An official in Max Hospital, who asked not to be named, said work at Sheraton Hotels in South Delhi’s Saket was complete. Max is supervising four hotels. “We are treating several patients at Sheraton, which was among the first five hotels…However, we too have not been able to extend our services to the other hotels because they are all awaiting the court verdict,” said the official.
The Delhi government is setting up health care facilities on its own at the banquets. The fee structure for a banquet-turned-hospital was not immediately available.
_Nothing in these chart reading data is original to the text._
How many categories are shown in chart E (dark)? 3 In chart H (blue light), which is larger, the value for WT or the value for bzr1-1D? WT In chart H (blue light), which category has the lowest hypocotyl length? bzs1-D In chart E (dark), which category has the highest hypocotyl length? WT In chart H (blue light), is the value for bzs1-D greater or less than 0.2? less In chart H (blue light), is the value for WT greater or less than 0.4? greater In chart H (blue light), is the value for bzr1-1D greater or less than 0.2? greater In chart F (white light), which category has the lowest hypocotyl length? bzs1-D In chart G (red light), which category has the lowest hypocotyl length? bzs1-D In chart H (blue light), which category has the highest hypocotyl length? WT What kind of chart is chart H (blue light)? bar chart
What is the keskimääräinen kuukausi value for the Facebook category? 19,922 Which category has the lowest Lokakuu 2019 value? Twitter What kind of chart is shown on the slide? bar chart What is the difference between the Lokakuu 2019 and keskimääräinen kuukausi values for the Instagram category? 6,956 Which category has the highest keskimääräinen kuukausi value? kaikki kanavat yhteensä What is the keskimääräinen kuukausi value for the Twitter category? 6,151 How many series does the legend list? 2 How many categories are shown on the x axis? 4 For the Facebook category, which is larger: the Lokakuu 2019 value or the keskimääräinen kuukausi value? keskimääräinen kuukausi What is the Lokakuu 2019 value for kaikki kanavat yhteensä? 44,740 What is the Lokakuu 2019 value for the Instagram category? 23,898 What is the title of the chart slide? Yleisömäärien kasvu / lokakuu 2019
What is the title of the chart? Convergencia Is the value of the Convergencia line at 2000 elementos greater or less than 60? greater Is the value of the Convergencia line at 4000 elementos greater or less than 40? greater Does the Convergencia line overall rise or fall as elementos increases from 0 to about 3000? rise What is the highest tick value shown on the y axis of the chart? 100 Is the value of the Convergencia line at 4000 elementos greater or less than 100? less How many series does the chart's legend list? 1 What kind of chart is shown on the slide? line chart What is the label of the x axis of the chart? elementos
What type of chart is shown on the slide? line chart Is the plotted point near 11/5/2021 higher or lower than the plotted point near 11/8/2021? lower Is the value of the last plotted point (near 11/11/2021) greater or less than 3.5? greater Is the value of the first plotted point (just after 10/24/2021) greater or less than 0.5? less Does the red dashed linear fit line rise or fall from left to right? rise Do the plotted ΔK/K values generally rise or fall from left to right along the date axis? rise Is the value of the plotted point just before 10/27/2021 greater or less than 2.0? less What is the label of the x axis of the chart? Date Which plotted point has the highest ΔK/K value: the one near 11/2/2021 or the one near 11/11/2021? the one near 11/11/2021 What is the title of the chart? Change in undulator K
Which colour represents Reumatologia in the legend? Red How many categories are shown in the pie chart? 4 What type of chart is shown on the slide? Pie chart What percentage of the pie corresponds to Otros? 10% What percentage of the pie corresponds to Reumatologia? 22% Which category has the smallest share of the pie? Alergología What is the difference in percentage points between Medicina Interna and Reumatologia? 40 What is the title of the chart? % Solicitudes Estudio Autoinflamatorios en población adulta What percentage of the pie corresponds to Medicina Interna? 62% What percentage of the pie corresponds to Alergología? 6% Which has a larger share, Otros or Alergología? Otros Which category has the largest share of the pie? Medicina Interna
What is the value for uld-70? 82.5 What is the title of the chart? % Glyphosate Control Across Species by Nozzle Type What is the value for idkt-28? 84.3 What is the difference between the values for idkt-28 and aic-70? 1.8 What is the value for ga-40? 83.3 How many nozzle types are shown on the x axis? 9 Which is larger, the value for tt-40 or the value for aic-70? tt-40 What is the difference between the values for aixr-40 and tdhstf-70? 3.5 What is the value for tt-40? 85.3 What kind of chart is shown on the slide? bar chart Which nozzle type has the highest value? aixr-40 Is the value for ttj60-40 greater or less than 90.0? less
“All these facilities will have separate entry and exit points. A tender has already been floated for cots. The water and electricity bills that will be generated in these banquet halls/hospitals will be paid by the health department from its funds. The medical equipment and the staff will be arranged by the health department,” said a second government official.
The Delhi Medical Association, which is holding regular meetings with the state government to discuss bed augmentation plans, said the city-state’s administration has approached it for medical staff, including nurses.
“Nursing associations are also being reached out, but manpower is going to be a serious challenge,” said Dr Girish Tyagi, president of the association.
As for stadiums, the government plans to set up 2,500 beds at Pragati Maidan and 200 beds at Talkatora, emulating Maharashtra. “But stadiums need more medical engineering…We are first going with hotels and banquet halls, which are easier and quicker because their structure resembles that of hospitals; there are rooms and washrooms,” said an official in the health department who did not want to be named.
Dr Lalit Kant, the former head of epidemiology and communicable disease at Indian Council of Medical Research, said such arrangements should have been done by now. “…all that needs to be done is ramping up of health infrastructure as soon as possible. However, simultaneously, it is also very important to ensure strict enforcement of civic rules such as wearing masks and maintaining social distancing.”